This feels like (yet another) extension of copyright. Whilst I'm not sure I completely disagree with you, I want people to acknowledge that copyright is not the natural state of the universe. Prior to (I think) 1790 there was no copyright and human beings managed minor things like, you know, the renaissance and stuff like that.
Copyright was invented and enforced and the results have been a mixed bag. It seems to suffer from a ratchet effect where the law only ever increases the scope to which copyright applies and never decreases it.
However intuitive your sense of your moral rights are, it's about the net benefit to society and we should be very careful what we wish for.
If creating LLMs based on copyrighted data is found to be legal, all that will do is allow giant companies to sell copyrighted work without crediting the original authors, while leaving everyone else in the dirt.
> all that will do is allow giant companies to sell copyrighted work without crediting the original authors, while leaving everyone else in the dirt.
I'm not sure I follow. But even accepting your premise - I'm not sure how it will favour giant companies over anyone else. The models are already in the wild and anyone can use them. In some ways - large companies are less likely to do anything that might open them up to legal risks or PR downsides.
Maybe this is more of a Napster moment than it is a big tech powergrab?
GPT is owned by Microsoft, LLama by Facebook and Bard by Google. If you trained a model on google public properties and started distributing it for money (or its output), we'd be sued into oblivion real quick.

Try it :: Can you reproduce the copyright thread in full, word for word? The rows are separate material with no connection to the copyright thread.

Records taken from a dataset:
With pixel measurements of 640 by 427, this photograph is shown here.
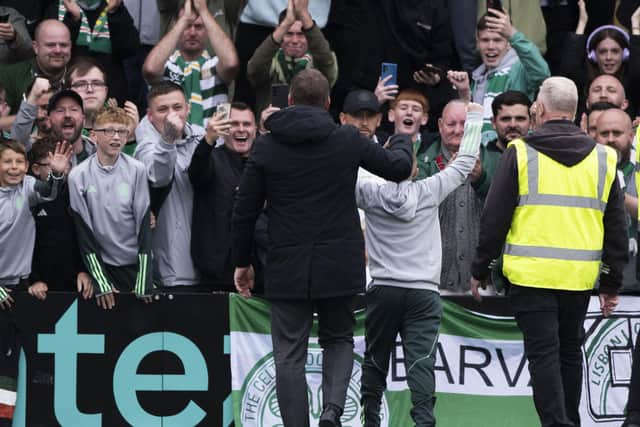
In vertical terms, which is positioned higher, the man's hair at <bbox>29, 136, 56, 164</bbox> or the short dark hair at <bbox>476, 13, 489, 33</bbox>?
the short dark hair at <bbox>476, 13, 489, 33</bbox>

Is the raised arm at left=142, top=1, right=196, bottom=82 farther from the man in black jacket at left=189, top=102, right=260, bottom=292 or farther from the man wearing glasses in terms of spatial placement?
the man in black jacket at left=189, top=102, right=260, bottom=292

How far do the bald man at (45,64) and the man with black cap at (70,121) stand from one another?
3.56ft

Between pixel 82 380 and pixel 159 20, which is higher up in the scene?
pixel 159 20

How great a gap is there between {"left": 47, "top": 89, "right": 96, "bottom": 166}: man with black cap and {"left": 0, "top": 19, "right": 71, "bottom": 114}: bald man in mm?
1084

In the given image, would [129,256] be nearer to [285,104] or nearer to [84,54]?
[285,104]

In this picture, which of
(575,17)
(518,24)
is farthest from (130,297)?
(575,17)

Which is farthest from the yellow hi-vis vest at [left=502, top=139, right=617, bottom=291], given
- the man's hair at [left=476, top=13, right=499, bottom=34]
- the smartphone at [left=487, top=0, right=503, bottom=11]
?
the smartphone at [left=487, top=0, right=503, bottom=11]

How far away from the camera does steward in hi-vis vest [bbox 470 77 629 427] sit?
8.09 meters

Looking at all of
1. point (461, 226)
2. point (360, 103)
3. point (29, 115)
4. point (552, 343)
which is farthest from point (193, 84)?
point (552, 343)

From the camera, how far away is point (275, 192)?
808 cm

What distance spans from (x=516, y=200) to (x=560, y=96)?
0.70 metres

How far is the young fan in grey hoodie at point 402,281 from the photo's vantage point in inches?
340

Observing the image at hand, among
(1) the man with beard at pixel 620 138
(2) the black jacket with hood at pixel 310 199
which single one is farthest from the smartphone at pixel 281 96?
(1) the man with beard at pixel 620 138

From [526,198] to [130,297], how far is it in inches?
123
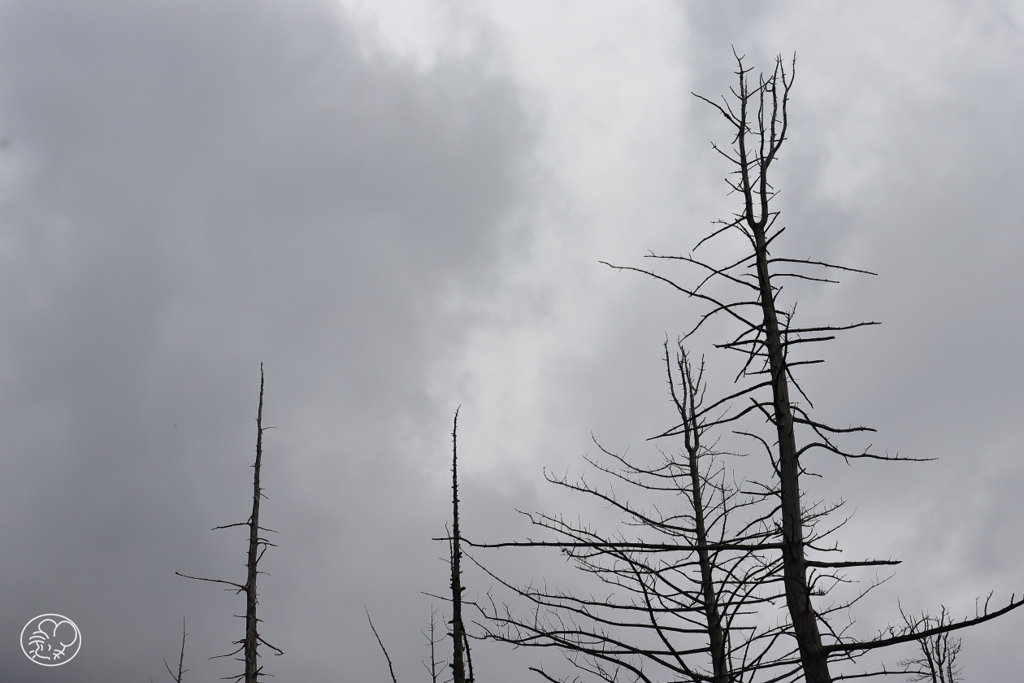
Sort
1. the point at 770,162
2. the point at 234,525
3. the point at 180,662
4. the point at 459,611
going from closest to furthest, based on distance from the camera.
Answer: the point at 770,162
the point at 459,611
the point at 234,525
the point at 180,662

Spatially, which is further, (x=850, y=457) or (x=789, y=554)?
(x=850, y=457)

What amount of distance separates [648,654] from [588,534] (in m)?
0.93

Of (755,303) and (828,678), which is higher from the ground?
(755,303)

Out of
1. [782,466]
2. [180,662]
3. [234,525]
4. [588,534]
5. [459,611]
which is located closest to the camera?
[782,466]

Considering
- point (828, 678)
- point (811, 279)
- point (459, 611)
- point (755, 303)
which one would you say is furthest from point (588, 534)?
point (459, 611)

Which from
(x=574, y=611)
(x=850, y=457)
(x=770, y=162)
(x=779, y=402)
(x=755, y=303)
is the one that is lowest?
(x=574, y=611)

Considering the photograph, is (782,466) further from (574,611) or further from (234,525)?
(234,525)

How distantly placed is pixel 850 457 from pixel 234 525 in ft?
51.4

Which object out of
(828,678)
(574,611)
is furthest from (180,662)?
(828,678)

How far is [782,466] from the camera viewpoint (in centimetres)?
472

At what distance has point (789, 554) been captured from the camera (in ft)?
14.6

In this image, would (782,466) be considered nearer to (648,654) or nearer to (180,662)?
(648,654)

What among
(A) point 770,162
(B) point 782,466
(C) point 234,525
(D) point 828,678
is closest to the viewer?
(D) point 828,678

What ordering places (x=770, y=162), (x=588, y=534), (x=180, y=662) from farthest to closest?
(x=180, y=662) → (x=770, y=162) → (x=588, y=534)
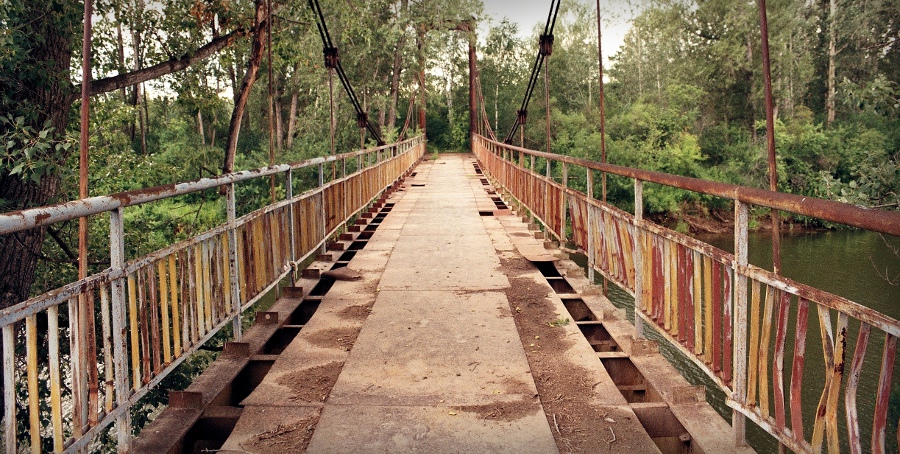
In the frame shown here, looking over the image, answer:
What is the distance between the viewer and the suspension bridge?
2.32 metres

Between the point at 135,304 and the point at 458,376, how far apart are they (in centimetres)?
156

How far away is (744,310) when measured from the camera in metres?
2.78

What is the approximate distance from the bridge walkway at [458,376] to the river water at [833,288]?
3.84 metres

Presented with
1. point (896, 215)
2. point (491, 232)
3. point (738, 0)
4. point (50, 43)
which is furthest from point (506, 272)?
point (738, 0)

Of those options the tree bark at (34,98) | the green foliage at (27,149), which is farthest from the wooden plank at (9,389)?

Answer below ::
This feels like (yet another) extension of copyright. Whilst I'm not sure I completely disagree with you, I want people to acknowledge that copyright is not the natural state of the universe. Prior to (I think) 1790 there was no copyright and human beings managed minor things like, you know, the renaissance and stuff like that.
Copyright was invented and enforced and the results have been a mixed bag. It seems to suffer from a ratchet effect where the law only ever increases the scope to which copyright applies and never decreases it.
However intuitive your sense of your moral rights are, it's about the net benefit to society and we should be very careful what we wish for.
If creating LLMs based on copyrighted data is found to be legal, all that will do is allow giant companies to sell copyrighted work without crediting the original authors, while leaving everyone else in the dirt.
> all that will do is allow giant companies to sell copyrighted work without crediting the original authors, while leaving everyone else in the dirt.
I'm not sure I follow. But even accepting your premise - I'm not sure how it will favour giant companies over anyone else. The models are already in the wild and anyone can use them. In some ways - large companies are less likely to do anything that might open them up to legal risks or PR downsides.
Maybe this is more of a Napster moment than it is a big tech powergrab?
GPT is owned by Microsoft, LLama by Facebook and Bard by Google. If you trained a model on google public properties and started distributing it for money (or its output), we'd be sued into oblivion real quick.